■ What the exercise asks
Taking the entries below, transcribe only the lines starting with the one with "scientific name: Equus quagga" and going on through the one with "scientific name: Bos taurus", exactly as written, without the pictures.

■ Supplied material
--- START ---

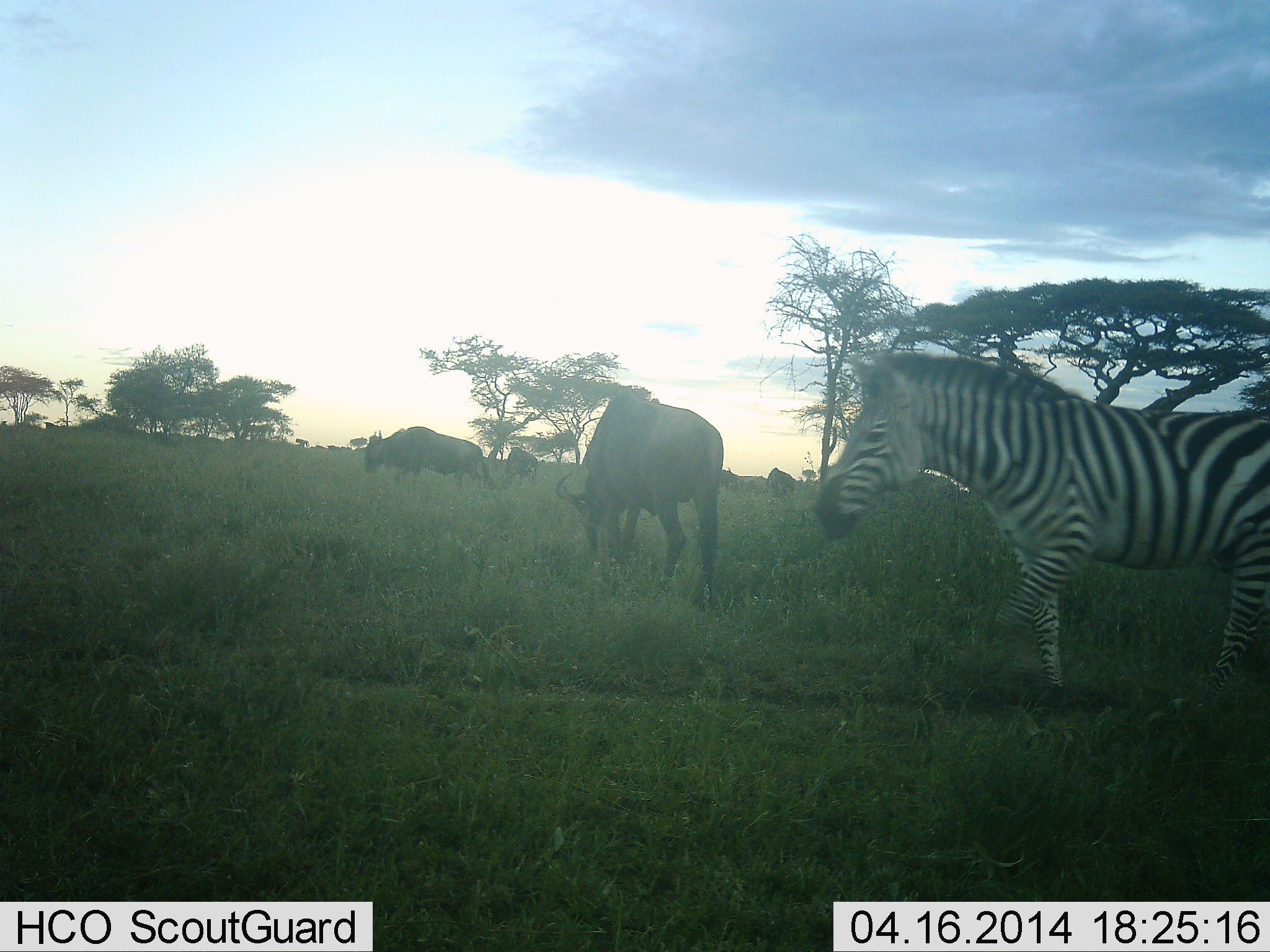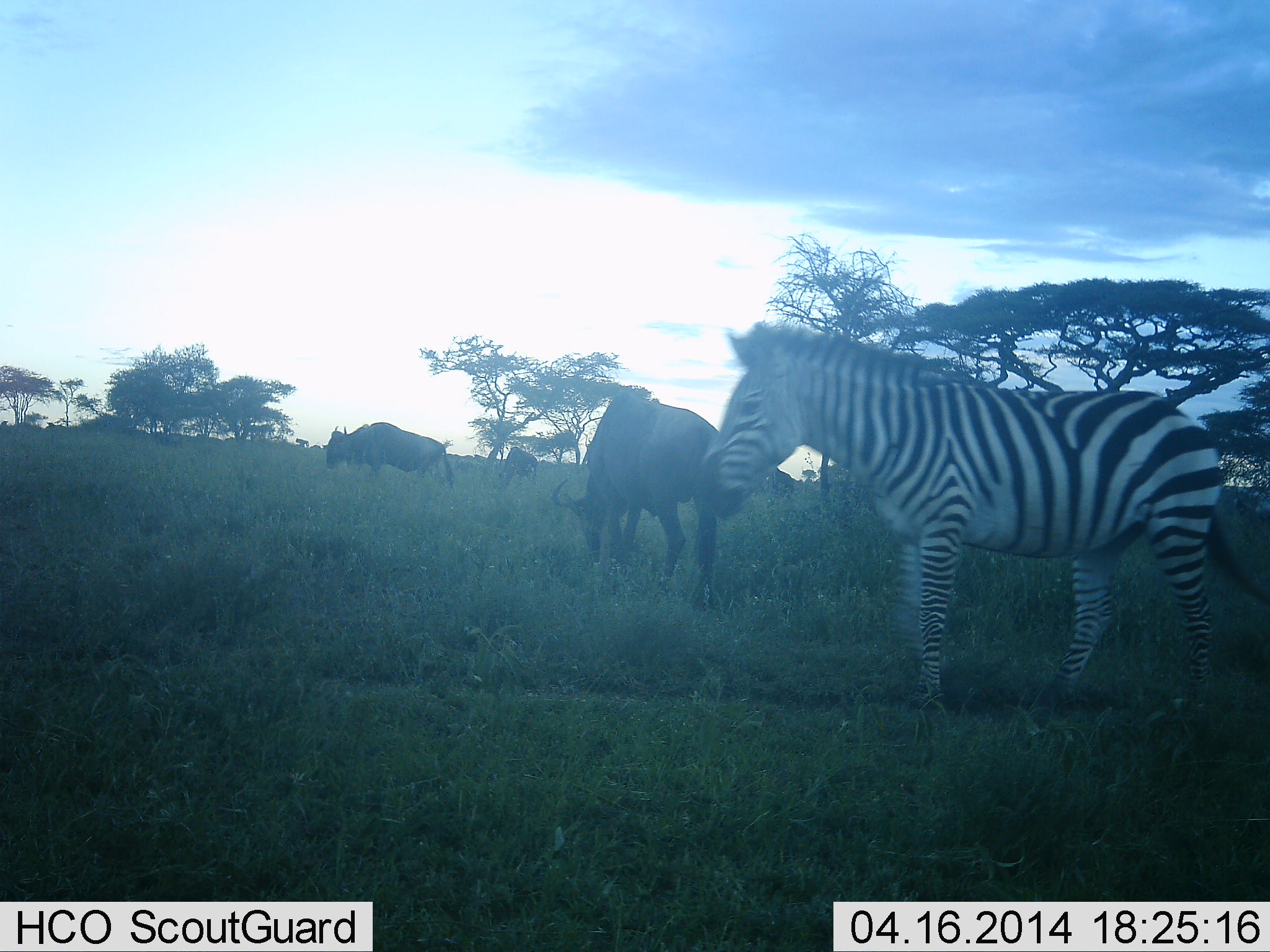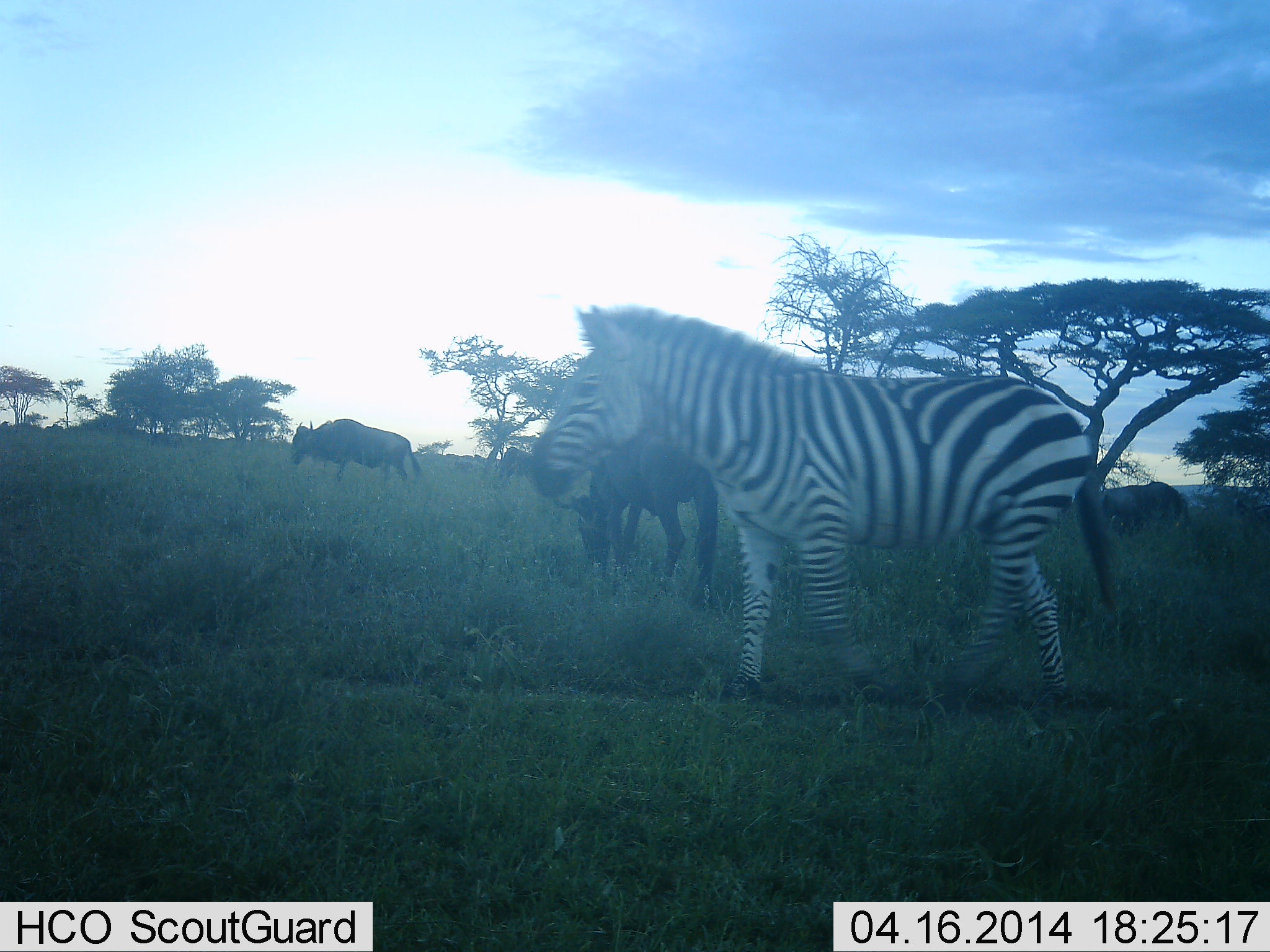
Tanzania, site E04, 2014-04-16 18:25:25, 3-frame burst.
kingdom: Animalia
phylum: Chordata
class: Mammalia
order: Artiodactyla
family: Bovidae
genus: Connochaetes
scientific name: Connochaetes taurinus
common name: blue wildebeest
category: wildebeest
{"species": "wildebeest (blue wildebeest) (Connochaetes taurinus)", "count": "3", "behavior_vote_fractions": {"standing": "47%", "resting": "0%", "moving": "43%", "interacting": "0%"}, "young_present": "0%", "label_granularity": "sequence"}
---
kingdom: Animalia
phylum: Chordata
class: Mammalia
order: Perissodactyla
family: Equidae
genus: Equus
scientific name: Equus quagga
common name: plains zebra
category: zebra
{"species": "zebra (plains zebra) (Equus quagga)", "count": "1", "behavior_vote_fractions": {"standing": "42%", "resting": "0%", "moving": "67%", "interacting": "3%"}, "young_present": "0%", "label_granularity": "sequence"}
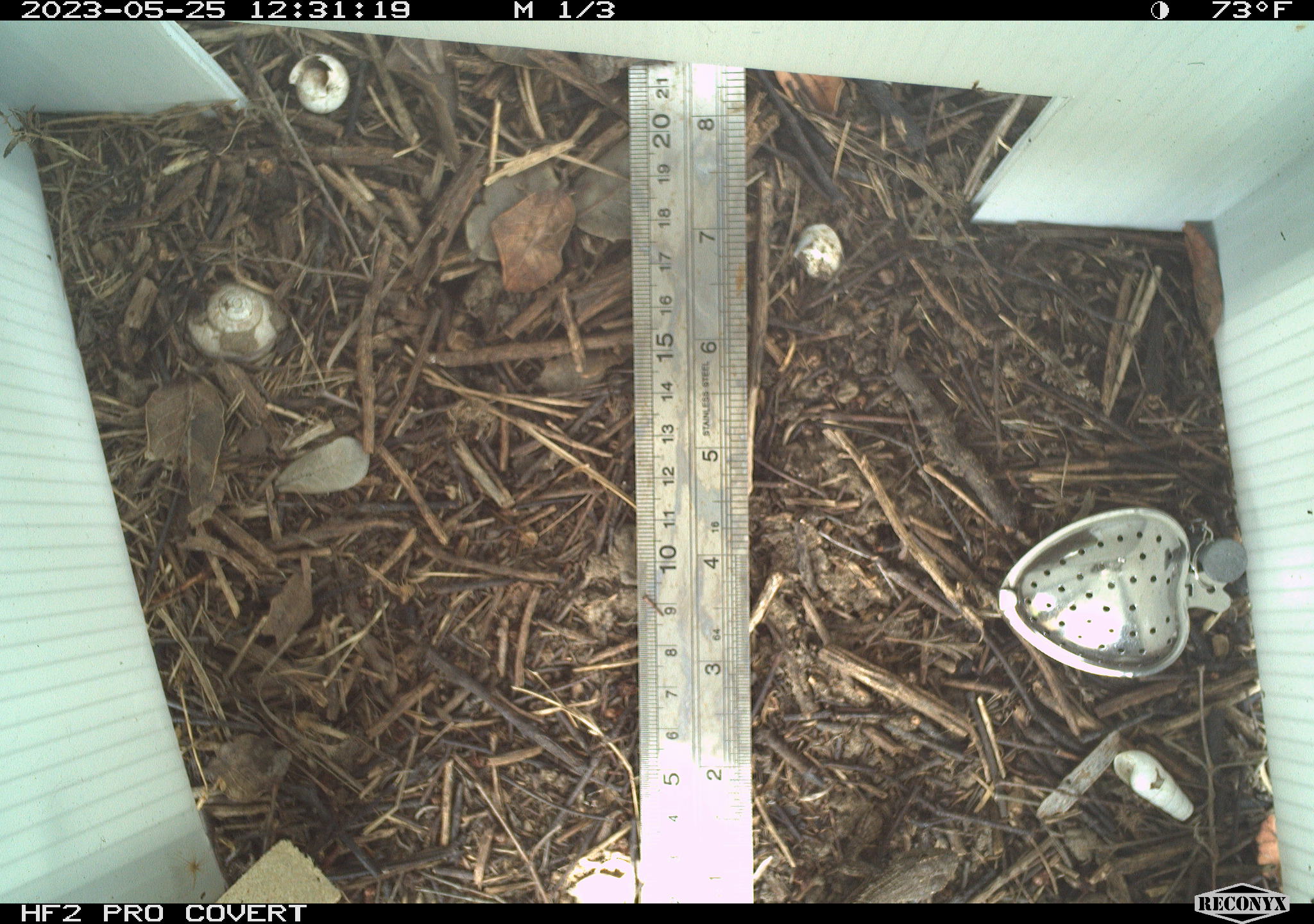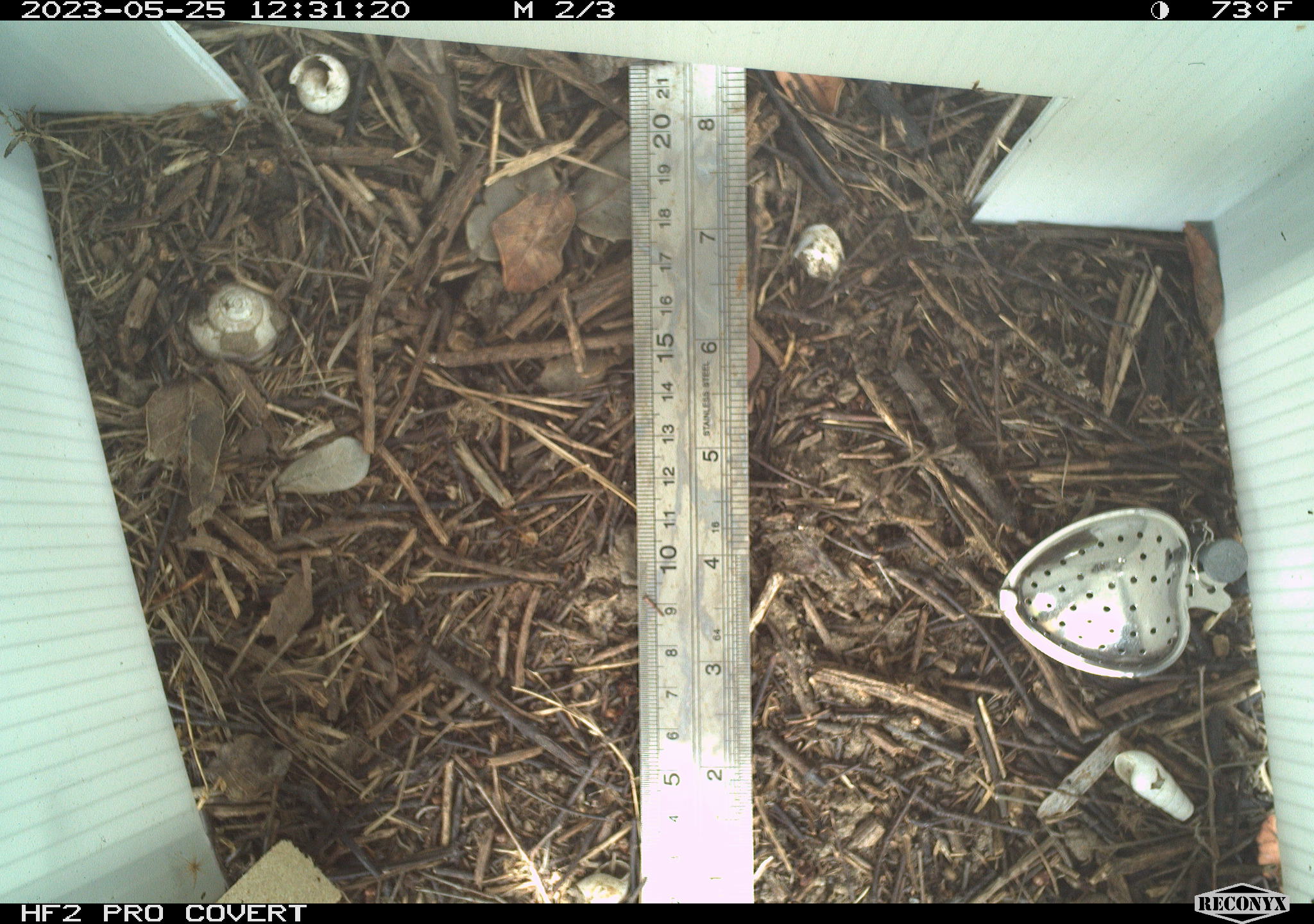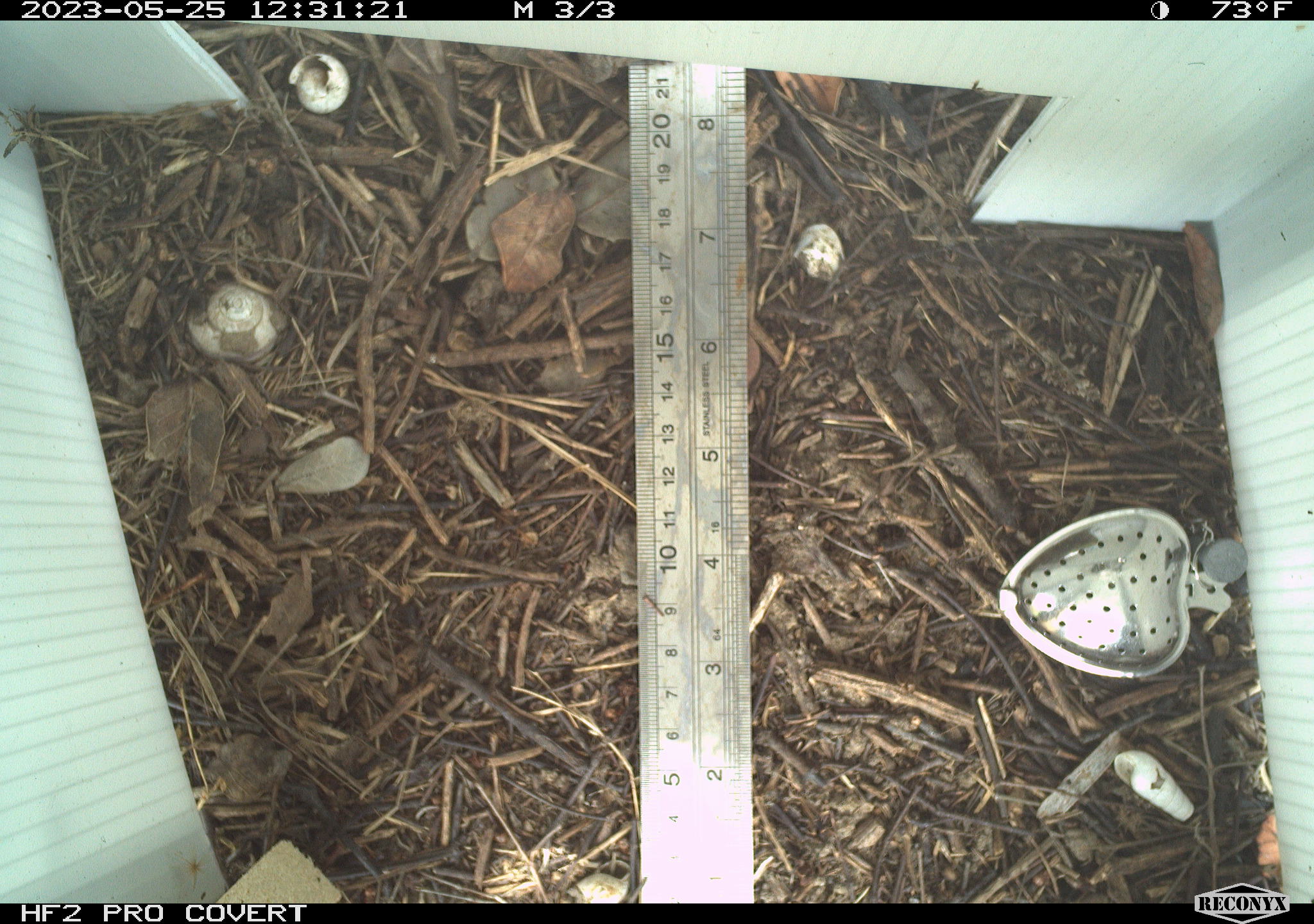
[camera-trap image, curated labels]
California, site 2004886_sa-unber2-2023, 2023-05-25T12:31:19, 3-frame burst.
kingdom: Animalia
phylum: Chordata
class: Reptilia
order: Squamata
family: Phrynosomatidae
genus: Sceloporus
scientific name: Sceloporus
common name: spiny lizards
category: sceloporus species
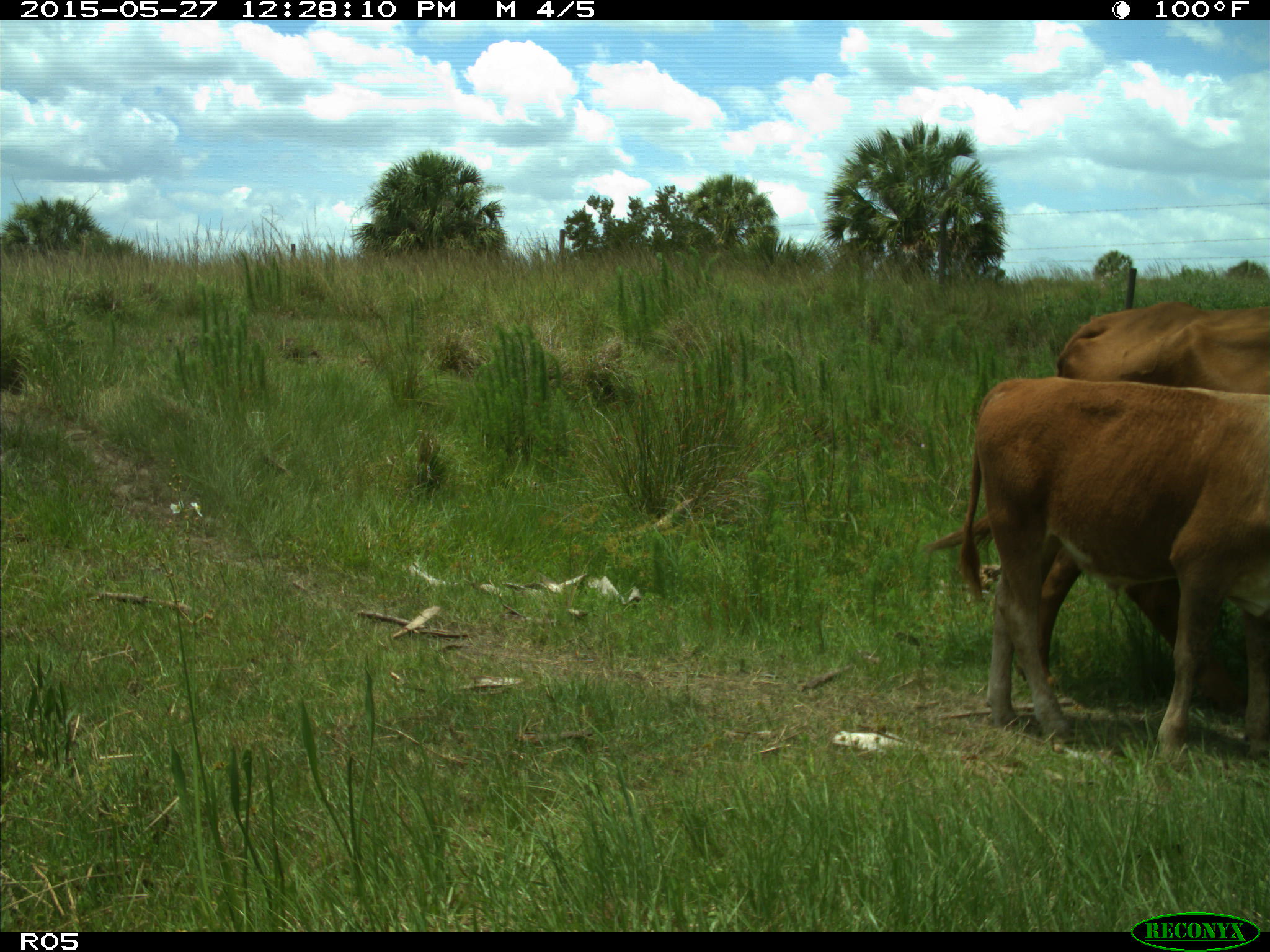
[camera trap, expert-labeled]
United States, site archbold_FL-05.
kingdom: Animalia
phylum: Chordata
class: Mammalia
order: Artiodactyla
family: Bovidae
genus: Bos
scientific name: Bos taurus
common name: domestic cow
Bos taurus (domestic cow).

--- END ---

■ Result of this task
scientific name: Equus quagga
common name: plains zebra
category: zebra
{"species": "zebra (plains zebra) (Equus quagga)", "count": "1", "behavior_vote_fractions": {"standing": "42%", "resting": "0%", "moving": "67%", "interacting": "3%"}, "young_present": "0%", "label_granularity": "sequence"}
[camera-trap image, curated labels]
California, site 2004886_sa-unber2-2023, 2023-05-25T12:31:19, 3-frame burst.
kingdom: Animalia
phylum: Chordata
class: Reptilia
order: Squamata
family: Phrynosomatidae
genus: Sceloporus
scientific name: Sceloporus
common name: spiny lizards
category: sceloporus species
[camera trap, expert-labeled]
United States, site archbold_FL-05.
kingdom: Animalia
phylum: Chordata
class: Mammalia
order: Artiodactyla
family: Bovidae
genus: Bos
scientific name: Bos taurus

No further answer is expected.